Odin stepped between them. “Who are these PR firms that hire you?”
“Big. Owned by D.C. law firms. Powerful. Jacked into everything — all the data moving through society. Cell phone geolocation. Purchase records. E-mail, IM, social networks. They’re mining it all in real time to find opposition to their clients’ interests. To spot trouble and opportunities. If someone’s talking about something they’re interested in-they know about it. And they can change the public conversation if necessary, modify public perceptions-rewrite reality in real time. It’s impressive. They could make Mother Teresa into the devil and Adolf Hitler into Saint Francis of Assisi if they wanted to.”
McKinney stared at him with utter contempt.
He started making another drink. “Don’t hate the playa, Professor. Hate the game. At least I’m not a bottom-feeder like the data cosmeticians and trash consultants-monitoring celebrity effluent to tell a consistent ‘brand story.’ Everything the public sees is managed. If there’s a valuable brand to protect-whether it’s a person or a dish soap-these fuckers are out there protecting it, shaping the narrative. I mean… who the hell follows dish soap on Twitter? How does anyone believe that shit’s real?”

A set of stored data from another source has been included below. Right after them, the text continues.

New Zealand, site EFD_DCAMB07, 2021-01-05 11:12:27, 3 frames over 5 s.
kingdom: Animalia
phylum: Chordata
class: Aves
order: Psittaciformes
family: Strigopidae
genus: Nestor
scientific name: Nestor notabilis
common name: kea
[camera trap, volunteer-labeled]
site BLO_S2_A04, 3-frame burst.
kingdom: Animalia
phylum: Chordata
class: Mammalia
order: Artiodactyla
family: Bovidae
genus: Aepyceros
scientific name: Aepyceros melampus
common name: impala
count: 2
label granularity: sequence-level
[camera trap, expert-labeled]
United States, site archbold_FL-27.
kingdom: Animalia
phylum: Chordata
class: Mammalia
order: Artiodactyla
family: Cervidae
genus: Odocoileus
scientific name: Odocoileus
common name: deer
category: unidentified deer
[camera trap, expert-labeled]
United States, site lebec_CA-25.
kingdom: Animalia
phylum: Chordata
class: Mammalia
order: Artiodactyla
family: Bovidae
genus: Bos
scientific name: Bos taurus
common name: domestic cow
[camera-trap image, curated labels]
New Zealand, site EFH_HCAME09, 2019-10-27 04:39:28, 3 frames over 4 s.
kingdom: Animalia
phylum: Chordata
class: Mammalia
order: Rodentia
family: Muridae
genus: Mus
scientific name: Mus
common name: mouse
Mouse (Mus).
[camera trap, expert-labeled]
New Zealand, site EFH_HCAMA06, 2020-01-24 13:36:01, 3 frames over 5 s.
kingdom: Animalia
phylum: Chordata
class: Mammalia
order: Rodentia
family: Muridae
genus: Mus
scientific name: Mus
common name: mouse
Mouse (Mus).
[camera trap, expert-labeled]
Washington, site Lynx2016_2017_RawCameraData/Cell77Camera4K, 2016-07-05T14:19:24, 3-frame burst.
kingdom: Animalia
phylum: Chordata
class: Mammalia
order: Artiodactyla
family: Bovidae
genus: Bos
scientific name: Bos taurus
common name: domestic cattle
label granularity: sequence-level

Just then McKinney noticed one of Odin’s ravens alight upon the balcony railing beyond the glass. It looked agitated, caw ing silently beyond the double-insulated panes and hopping along the metal railing in alarm.
Odin stopped cold, and then turned to Evans. “You never disappoint, do you?”
Evans looked puzzled. “What do you mean?”
Odin pulled the pistol again. “You sent out a distress signal.”
“What are you talking about?”
Odin grabbed him by the collar and pulled him completely over the bar, sending barstools scattering as Evans landed on the floor with a thud. “When did you make the call, Morty? When!” Odin ground his knee into the back of the guy’s neck, pinning his face to the wooden floor.
“Ahhh! Fuck! I didn’t! Odin!”
McKinney shouted, “Odin, for godsakes-”
“Who did you call, Morty?”
After a moment of gasping, Evans held up a hand in submission. “My handler. Back at the office-when you broke in. I own the building. I get an alert when my floor button is pressed. I recognized you on the elevator camera-beard or no beard. For chrissake, Odin, we spent a year and a half in the asshole of the world-you think you’re not burned into my memory? I should have taken the jail time.”
Odin cast a see-I-told-you-so look at McKinney, then slammed Evans into the floor again. “You’re about to find out why that was stupid.”
McKinney could see that the raven had flown off. “Enough! Whatever it is, it’s going to be here momentarily.”
Odin got up and pulled Evans to his feet. “Where’s your escape route?” He reached around behind the bar and opened drawers until he came up with a nickel-plated Colt. 45. “I see you didn’t have the balls to try and cap us yourself. Who are they sending?”